The Wi-Fi Alliance announced at the beginning of CES last week that it had begun certifying Wi-Fi 7 devices. Not having the certification doesn’t mean a device won’t work, but it does mean that it’s been confirmed to work within the standard’s specification and is therefore compatible with other Wi-Fi devices. Handily, the Wi-Fi Alliance has a searchable database of what’s certified, and a few notable ones have already earned the Alliance’s stamp of approval for the new standard.

You may already have a Wi-Fi 7 smartphone if you own the Samsung Galaxy S23 Ultra. Qualcomm’s FastConnect 7800 network adapter, which is now certified for the new Wi-Fi standard, is included with Samsung’s 2023 flagship phone. The only trouble is, to date, Samsung hasn’t enabled the feature. It would be a significant upgrade if it did, though, even if it only gets half of the 5.8Gbps throughput that Qualcomm claims on its site (given a Wi-Fi 7 router and a fast enough internet connection, that is).
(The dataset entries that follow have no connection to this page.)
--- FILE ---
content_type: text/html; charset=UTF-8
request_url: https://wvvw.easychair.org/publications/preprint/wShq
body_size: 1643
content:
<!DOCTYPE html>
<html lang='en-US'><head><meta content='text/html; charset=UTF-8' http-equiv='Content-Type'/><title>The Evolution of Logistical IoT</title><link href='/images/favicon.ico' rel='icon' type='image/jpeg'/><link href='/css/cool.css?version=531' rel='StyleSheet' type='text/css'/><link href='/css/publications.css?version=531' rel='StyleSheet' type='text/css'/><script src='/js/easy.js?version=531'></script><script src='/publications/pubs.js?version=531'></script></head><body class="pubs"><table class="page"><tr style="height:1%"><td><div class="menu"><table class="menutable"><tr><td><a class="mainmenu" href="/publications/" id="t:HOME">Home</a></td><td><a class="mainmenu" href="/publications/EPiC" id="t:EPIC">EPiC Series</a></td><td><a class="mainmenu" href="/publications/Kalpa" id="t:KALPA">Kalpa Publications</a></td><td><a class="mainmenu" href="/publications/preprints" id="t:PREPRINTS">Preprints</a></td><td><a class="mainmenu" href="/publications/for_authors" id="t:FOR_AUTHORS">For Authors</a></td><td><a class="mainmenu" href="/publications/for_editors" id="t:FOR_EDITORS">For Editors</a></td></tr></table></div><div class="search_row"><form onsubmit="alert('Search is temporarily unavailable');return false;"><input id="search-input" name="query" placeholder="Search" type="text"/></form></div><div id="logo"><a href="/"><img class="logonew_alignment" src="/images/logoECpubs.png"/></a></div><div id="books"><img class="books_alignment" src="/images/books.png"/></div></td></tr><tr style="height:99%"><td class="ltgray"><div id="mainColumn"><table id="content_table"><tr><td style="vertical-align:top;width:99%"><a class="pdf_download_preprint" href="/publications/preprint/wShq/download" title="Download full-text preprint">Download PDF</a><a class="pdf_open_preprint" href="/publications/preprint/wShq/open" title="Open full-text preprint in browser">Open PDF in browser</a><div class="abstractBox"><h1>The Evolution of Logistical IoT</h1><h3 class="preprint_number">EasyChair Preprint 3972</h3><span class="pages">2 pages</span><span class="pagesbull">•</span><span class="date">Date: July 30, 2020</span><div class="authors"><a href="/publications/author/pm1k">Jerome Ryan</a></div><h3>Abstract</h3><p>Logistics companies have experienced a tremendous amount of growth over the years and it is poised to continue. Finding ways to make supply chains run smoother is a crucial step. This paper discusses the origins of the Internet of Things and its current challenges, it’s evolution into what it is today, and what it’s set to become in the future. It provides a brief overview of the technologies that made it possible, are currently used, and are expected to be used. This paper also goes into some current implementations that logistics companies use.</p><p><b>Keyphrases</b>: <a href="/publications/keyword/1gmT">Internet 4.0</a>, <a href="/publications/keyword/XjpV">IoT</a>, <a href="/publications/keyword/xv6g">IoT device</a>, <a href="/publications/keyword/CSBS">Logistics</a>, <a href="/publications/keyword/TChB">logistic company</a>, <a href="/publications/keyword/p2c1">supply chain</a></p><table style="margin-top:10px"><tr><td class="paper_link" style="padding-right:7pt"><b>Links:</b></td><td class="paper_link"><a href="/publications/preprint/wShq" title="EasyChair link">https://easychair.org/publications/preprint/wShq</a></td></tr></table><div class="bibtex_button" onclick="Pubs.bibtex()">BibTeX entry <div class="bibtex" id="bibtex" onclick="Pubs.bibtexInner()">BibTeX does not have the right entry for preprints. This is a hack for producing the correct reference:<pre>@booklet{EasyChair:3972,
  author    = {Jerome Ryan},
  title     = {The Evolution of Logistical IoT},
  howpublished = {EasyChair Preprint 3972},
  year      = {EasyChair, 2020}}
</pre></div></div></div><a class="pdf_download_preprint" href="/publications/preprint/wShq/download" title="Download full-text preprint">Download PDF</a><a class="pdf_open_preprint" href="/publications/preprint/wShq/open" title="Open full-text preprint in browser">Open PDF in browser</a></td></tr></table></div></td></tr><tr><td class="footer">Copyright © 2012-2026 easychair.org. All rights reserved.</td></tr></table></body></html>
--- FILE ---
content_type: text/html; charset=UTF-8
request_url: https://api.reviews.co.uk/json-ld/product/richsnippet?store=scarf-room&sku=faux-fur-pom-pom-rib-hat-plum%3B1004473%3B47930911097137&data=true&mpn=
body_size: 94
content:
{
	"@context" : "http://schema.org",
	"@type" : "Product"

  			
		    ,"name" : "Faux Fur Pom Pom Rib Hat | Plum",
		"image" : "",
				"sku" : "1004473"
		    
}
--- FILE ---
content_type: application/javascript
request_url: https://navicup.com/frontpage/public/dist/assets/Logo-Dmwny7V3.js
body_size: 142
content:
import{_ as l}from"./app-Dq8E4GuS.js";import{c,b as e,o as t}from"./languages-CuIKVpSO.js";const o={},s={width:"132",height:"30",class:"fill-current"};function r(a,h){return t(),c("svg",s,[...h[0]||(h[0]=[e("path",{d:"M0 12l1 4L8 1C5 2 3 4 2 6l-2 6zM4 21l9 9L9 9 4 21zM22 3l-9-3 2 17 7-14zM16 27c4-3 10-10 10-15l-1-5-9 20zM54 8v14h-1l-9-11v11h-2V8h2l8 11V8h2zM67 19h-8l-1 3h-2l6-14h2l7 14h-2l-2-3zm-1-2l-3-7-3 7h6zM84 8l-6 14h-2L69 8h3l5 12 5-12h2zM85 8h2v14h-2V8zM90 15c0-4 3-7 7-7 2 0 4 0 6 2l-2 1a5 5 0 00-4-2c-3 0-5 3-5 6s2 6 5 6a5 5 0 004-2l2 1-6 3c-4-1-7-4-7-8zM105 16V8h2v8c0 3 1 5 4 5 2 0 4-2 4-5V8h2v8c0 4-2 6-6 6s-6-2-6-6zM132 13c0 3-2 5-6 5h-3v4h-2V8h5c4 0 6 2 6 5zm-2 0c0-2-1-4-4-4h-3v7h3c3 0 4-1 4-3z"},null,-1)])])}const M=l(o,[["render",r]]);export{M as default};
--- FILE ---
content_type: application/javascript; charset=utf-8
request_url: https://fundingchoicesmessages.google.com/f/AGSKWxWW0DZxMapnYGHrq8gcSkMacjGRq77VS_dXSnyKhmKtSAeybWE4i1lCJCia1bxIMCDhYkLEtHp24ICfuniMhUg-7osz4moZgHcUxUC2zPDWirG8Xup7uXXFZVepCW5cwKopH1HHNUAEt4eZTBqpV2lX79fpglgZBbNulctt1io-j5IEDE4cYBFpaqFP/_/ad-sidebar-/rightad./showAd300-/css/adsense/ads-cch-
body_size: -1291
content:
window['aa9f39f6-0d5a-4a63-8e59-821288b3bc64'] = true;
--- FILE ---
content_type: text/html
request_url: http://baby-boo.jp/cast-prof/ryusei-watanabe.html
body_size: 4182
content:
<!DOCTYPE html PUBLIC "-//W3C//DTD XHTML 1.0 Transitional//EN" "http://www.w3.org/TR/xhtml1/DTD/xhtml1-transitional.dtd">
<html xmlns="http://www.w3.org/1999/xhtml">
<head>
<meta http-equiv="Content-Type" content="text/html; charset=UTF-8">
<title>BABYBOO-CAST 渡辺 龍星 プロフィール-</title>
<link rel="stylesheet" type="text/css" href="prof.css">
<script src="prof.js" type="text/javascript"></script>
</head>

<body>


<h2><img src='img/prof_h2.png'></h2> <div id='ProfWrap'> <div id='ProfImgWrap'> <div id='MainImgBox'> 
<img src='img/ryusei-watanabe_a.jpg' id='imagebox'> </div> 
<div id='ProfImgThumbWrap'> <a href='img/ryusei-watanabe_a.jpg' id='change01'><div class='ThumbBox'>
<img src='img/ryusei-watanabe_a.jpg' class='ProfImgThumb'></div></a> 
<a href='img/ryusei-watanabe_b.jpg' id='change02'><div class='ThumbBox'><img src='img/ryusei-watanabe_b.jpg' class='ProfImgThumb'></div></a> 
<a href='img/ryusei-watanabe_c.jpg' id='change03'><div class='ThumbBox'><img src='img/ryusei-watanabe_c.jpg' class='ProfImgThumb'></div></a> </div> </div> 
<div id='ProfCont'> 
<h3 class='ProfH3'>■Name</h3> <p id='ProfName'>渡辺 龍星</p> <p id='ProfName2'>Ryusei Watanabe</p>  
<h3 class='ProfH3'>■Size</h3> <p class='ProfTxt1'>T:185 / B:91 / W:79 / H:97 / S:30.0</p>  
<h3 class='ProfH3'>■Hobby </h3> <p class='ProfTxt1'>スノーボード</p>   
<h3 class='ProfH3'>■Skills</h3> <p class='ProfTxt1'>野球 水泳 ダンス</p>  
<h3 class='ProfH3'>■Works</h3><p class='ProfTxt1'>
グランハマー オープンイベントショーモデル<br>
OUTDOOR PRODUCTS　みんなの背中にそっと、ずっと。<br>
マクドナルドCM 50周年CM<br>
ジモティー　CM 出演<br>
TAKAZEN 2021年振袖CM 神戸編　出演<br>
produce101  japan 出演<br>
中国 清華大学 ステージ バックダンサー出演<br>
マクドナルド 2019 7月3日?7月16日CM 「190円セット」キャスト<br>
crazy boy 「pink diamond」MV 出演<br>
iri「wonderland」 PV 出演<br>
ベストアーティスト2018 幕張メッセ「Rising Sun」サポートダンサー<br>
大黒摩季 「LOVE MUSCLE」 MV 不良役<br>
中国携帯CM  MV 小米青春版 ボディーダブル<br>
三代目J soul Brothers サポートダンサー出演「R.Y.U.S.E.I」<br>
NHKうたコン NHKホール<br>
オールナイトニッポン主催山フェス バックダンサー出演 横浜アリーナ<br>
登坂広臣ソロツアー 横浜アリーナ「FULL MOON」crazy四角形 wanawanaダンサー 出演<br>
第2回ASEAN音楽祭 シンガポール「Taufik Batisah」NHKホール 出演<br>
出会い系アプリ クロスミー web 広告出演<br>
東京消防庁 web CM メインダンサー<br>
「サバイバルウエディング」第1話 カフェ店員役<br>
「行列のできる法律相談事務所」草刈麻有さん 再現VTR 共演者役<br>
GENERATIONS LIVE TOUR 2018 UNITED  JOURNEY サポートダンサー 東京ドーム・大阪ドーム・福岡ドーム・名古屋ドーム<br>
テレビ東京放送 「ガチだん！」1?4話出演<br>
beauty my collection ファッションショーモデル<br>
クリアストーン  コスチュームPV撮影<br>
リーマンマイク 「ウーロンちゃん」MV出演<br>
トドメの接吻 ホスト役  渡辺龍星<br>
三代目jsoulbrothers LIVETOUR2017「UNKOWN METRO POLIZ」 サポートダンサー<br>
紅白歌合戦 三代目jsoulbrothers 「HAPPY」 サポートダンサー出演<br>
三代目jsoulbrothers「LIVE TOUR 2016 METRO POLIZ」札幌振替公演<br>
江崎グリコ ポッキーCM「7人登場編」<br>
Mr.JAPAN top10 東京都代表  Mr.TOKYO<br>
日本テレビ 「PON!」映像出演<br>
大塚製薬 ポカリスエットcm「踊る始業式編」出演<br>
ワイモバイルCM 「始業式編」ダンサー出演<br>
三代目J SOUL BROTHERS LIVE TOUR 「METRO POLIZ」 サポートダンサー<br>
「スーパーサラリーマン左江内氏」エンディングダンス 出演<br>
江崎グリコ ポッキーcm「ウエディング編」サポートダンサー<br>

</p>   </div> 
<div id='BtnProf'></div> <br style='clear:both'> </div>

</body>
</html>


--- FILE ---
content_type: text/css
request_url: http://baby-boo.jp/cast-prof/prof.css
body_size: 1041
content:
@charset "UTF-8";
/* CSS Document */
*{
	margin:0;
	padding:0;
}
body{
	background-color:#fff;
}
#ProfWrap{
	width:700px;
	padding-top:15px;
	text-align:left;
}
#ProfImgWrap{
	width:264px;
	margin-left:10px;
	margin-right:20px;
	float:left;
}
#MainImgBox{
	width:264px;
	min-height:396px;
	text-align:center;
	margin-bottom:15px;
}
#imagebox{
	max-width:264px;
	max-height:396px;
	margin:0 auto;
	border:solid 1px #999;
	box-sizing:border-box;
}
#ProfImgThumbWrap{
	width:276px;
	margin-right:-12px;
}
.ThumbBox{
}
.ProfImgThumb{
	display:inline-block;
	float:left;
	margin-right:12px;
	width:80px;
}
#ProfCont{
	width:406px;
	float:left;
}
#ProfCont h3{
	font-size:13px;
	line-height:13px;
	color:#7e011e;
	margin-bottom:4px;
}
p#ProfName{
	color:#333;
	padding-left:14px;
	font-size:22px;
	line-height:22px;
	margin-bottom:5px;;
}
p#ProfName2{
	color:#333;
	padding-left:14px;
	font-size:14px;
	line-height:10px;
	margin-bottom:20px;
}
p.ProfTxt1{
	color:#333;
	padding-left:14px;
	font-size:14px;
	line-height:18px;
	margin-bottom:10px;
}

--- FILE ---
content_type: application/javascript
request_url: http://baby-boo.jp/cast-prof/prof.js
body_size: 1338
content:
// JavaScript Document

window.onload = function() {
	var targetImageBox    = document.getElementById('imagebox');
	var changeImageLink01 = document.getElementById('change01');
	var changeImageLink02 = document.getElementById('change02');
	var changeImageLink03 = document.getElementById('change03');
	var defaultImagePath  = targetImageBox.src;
If you plan to buy a laptop this year, chances are good you’ll end up with a certified Wi-Fi 7 Wi-Fi chipset in that, too. That’s because of the Intel BE200 card that’s in laptops that were announced at CES, like the new Razer Blade 16. It will also show up in others as the year wears on. Intel claims up to 5,800Gbps throughput on the 6GHz band with the BE800, just like Qualcomm’s smartphone chip.

Wi-Fi 7 is the next version of Wi-Fi to follow Wi-Fi 6E. Like Wi-Fi 6E, the protocol works on the 2.4GHz, 5GHz, and 6GHz bands, and it’s backward-compatible with devices that precede it. Wi-Fi 7 promises faster throughput through features like 320MHz channel bandwidth, which is twice what’s offered on Wi-Fi 6E; Multi-Link Operation, which combines bands into a single, faster, and more stable connection; and improved interference handling.

The standard hasn’t yet been finalized, however, and there are no client devices — phones, laptops, and so forth — that support it, putting current Wi-Fi 7 routers very firmly in the early adopter market. Still, there may be some benefits from using Wi-Fi 7 mesh systems, which will be able to take advantage of the features listed above for faster, more stable wireless backhaul connections between nodes.

Of the several Wi-Fi 7 routers on the market now, TP-Link’s Deco BE85 mesh router and Archer BE800 are the only consumer-grade Wi-Fi 7 routers for sale that now appear on the Alliance’s list. The Archer BE800 is a tri-band router with dual 10Gbps ports and two 2.5Gbps ports. It’s also compatible with Wi-Fi EasyMesh, a brand-agnostic Wi-Fi mesh standard that should mean it works with any other EasyMesh router. The Deco BE85 is a dedicated mesh router that only uses TP-Link’s proprietary mesh technology. You’ll pay for either router, though — a two-pack of Decos is $999.99 while the Archer sells for $599.99.